Rethinking Resilience: Preparing Data Centers for the Next AI Wave

May 24, 2024
Tim Hysell, Co-founder and CEO of ZincFive, explains why the need for a resilient power infrastructure has never been more pressing for data center operators.

Recent high-profile outages have underscored the critical importance of data center resilience. Twitter's (now X) outage during Rihanna's Super Bowl Halftime Show and Microsoft's eight-hour outage affecting Teams, Outlook, and M365 caused widespread disruptions for millions of users. Even more alarming was the outage experienced by Australian telecommunications provider Optus, which led to transport delays, banking issues, and cut hospital phone lines for 12 hours, affecting over 10 million users (nearly 40% of the population) and 400,000 businesses.

The consequences of data center outages are further emphasized by Uptime Intelligence's 2024 data center outage report. The report reveals that 55% of operators experienced an outage in the past three years, with more than half of respondents reporting that their most recent significant outage cost over $100,000, and 16% stating that these outages cost more than $1 million.

As AI pushes data center energy consumption to unprecedented levels, the need for a resilient power infrastructure has never been more pressing. The International Energy Agency (IEA) projects that data center electricity usage will double by 2026, while training newer AI models consumes 50 times more electricity than previous generations. As various sectors further integrate AI into their operations, the need for the facilities that power these services to maintain resilience grows both in importance and difficulty.

Faced with these challenges, data center operators must take decisive action to enhance their resilience and adjust to the demanding requirements of AI. By addressing the most common causes of outages, specifically power issues and human error, including inadequate regular, comprehensive uninterruptible power supply (UPS) testing, data center operators can ensure the reliability and stability of their facilities in an increasingly complex and demanding technological landscape.

Resolving these issues requires examining their causes first. Power issues consistently emerge as the most common cause of serious outages, according to Uptime Intelligence's March 2024 report. A staggering 42% of respondents pointed to UPS failure as the leading cause of power-related outages, while 30% of incidents involved issues with the transfer switch to a generator, and 20% were attributed to generator failure itself.

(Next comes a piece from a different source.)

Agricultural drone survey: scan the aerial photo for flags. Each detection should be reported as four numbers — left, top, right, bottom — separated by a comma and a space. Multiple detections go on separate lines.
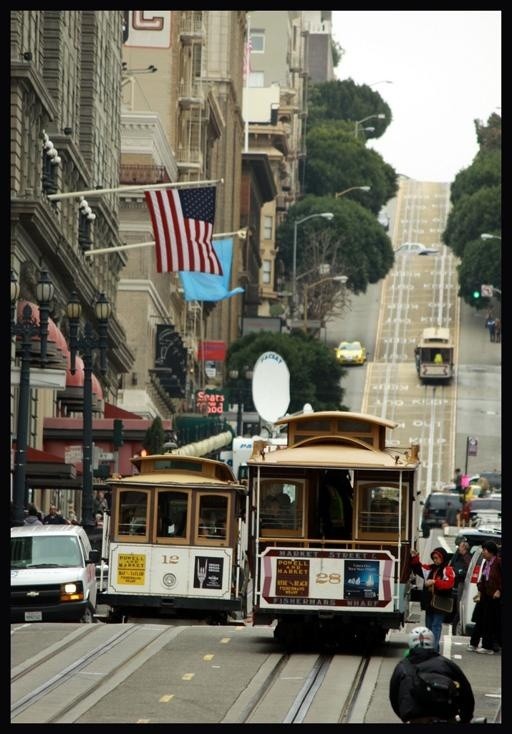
142, 187, 223, 277
179, 238, 243, 301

Human error also plays a significant role in nearly 40% of data outages, highlighting the critical importance of proper training and adherence to established procedures. Among those who reported a human error-caused outage, 48% cited failure of staff to follow procedures, while 45% pointed to incorrect procedures.

These findings underscore the urgent need for data center operators to prioritize both the modernization and upkeep of their power infrastructure and their staff's ongoing training and education. Implementing comprehensive staff training and process reviews presents a significant opportunity to reduce human error-related outages.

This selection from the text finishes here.